*Data for the task*:
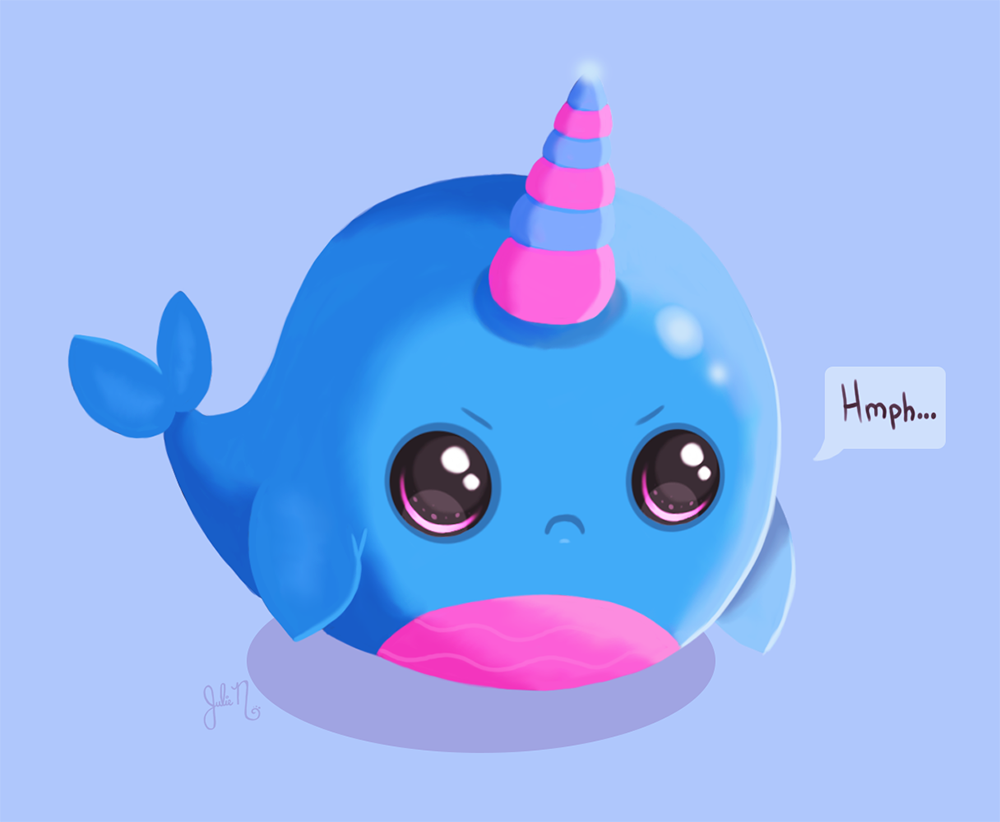 0_1492908611964_Narwhal not amused.png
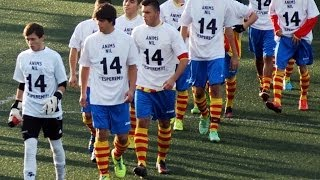 preview picture of video 'AEC.MANLLEU-1 CE.MATARÓ-1'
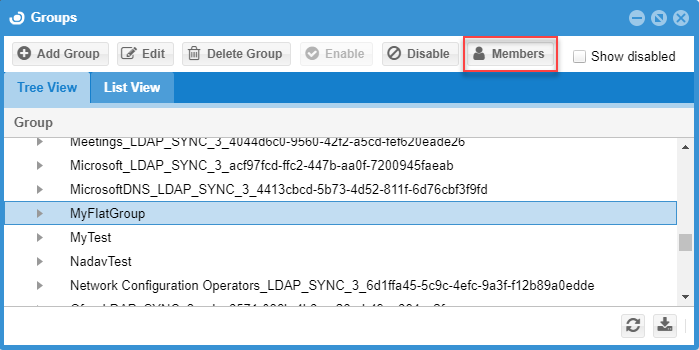 viewing groups in OpenLM User Interface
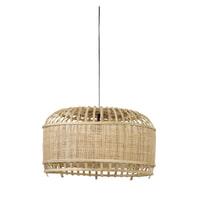 Light & Living Hanglamp 'Dalika' 49cm, bamboe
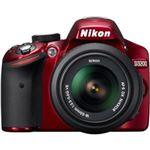ニコン デジタル一眼レフカメラ D3200 レンズキット レッド D3200RDLK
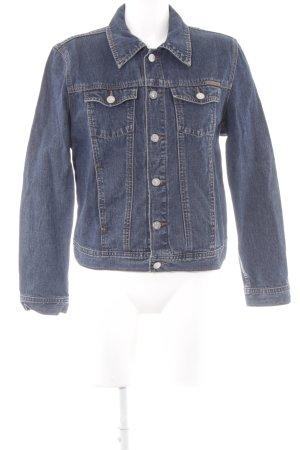 Calvin Klein Jeans Jeansjacke dunkelblau-graublau Casual-Look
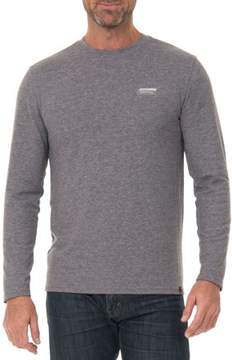Dickies Men's Long Sleeve Heavy Weight Performance Flex Thermal Tee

*Problem statement*:
Output all lines above precisely. Pictures are to be left out.

*Solved exercise*:
 0_1492908611964_Narwhal not amused.png
 preview picture of video 'AEC.MANLLEU-1 CE.MATARÓ-1'
 viewing groups in OpenLM User Interface
 Light & Living Hanglamp 'Dalika' 49cm, bamboe
ニコン デジタル一眼レフカメラ D3200 レンズキット レッド D3200RDLK
 Calvin Klein Jeans Jeansjacke dunkelblau-graublau Casual-Look
Dickies Men's Long Sleeve Heavy Weight Performance Flex Thermal Tee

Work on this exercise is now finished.